Thursday, April 5, 2007

Lady of Fatima



Our Lady of Fatima is the title given to the Blessed Virgin Mary by Catholics and others who believe that she appeared to three shepherd children at Fátima, Portugal on the 13th day of six consecutive months in 1917. The title of Our Lady of the Rosary is also used in reference to the same apparition; the children related that the apparition specifically identified herself as "the Lady of the Rosary". It is also common to see a combination of these titles, i.e., Our Lady of the Rosary of Fatima


Between May and October of 1917, three shepherd children, Lúcia dos Santos and her cousins Jacinta and Francisco Marto reported visions of the Virgin Mary in the Cova da Iria fields outside the hamlet of Aljustrel, very close to Fatima, Portugal. They had this experience on the 13th day of each month at approximately the same hour. Lúcia described seeing Mary as "brighter than the sun, shedding rays of light clearer and stronger than a crystal glass filled with the most sparkling water and pierced by the burning rays of the sun."
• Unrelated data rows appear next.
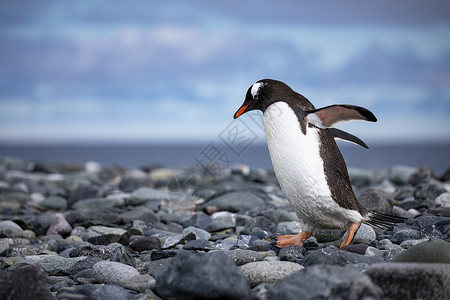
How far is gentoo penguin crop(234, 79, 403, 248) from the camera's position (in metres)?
4.66

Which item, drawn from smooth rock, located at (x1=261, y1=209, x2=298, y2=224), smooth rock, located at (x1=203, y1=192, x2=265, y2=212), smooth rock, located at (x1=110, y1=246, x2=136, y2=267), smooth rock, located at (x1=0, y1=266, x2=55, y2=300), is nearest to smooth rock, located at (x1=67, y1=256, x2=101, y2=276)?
smooth rock, located at (x1=110, y1=246, x2=136, y2=267)

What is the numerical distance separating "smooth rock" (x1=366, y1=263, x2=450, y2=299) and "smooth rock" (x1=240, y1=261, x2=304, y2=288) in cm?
64

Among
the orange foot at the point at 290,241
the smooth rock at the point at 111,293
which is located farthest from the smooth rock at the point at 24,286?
the orange foot at the point at 290,241

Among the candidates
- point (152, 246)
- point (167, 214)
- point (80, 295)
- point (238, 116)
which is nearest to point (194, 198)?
point (167, 214)

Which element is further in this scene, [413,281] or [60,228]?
[60,228]

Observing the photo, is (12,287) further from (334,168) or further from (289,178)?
(334,168)

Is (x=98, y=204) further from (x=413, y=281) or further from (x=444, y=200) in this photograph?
(x=413, y=281)

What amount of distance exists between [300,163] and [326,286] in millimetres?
1823

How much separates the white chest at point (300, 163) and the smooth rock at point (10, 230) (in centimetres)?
390

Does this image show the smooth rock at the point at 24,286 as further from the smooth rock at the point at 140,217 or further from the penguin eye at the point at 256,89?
the smooth rock at the point at 140,217

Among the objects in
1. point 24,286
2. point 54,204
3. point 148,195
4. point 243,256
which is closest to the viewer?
point 24,286

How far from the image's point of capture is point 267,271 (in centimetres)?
363

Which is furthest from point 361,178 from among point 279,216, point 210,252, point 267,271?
point 210,252

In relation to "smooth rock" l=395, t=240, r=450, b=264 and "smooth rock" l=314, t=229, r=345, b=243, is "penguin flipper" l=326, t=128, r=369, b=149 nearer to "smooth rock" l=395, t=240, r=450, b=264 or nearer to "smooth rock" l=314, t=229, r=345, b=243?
"smooth rock" l=314, t=229, r=345, b=243
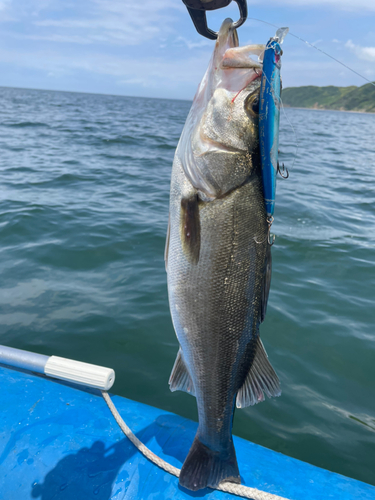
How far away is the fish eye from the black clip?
1.13ft

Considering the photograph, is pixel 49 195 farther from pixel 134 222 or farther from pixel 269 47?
pixel 269 47

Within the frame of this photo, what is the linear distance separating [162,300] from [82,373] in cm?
265

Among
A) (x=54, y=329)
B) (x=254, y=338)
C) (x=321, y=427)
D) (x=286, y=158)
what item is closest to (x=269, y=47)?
(x=254, y=338)

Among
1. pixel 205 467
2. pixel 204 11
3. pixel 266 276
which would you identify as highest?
pixel 204 11

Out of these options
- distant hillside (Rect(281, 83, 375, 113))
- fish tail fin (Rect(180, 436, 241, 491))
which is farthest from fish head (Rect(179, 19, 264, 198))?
distant hillside (Rect(281, 83, 375, 113))

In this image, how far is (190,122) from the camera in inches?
71.3

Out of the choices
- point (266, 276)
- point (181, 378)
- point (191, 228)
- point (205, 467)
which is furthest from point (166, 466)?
point (191, 228)

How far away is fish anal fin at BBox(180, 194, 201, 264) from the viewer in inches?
65.2

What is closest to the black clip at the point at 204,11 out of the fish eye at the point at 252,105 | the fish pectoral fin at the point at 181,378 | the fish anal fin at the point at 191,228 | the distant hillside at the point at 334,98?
the fish eye at the point at 252,105

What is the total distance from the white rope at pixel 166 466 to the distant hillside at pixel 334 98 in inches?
6013

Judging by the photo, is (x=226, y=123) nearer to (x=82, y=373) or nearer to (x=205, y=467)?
(x=205, y=467)

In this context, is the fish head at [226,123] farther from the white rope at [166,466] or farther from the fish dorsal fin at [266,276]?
the white rope at [166,466]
A photostatic copy of a page from Ilustração Portugueza, October 29, 1917, showing the crowd looking at the miracle of the sun during the Fatima apparitions (attributed to the Virgin Mary)According to Lúcia's account, Mary confided to the children three secrets, known as the Three Secrets of Fatima. She exhorted the children to do penance and to make sacrifices to save sinners. The children wore tight cords around their waists to cause pain, abstained from drinking water on hot days, and performed other works of penance. Most important, Lúcia said Mary asked them to say the Rosary every day, reiterating many times that the Rosary was the key to personal and world peace. Many young Portuguese men, including relatives of the visionaries, were then fighting in World War I.